--- MATERIAL FOR THIS TASK ---

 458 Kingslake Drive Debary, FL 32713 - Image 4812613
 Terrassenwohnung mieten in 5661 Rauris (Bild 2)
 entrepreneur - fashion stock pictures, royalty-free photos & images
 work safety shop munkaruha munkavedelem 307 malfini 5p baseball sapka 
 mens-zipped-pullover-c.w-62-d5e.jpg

---
--- MATERIAL FOR THIS TASK ---

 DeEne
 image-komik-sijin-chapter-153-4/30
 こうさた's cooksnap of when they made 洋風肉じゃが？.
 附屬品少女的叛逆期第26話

---
--- MATERIAL FOR THIS TASK ---

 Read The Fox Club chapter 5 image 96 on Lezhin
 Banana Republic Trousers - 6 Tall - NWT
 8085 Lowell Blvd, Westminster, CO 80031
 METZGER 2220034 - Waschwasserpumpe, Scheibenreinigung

---

» WORK REQUEST
When a line in the listing includes the word "chapter", report that line in full.

» EXERCISE OUTPUT
 image-komik-sijin-chapter-153-4/30
 Read The Fox Club chapter 5 image 96 on Lezhin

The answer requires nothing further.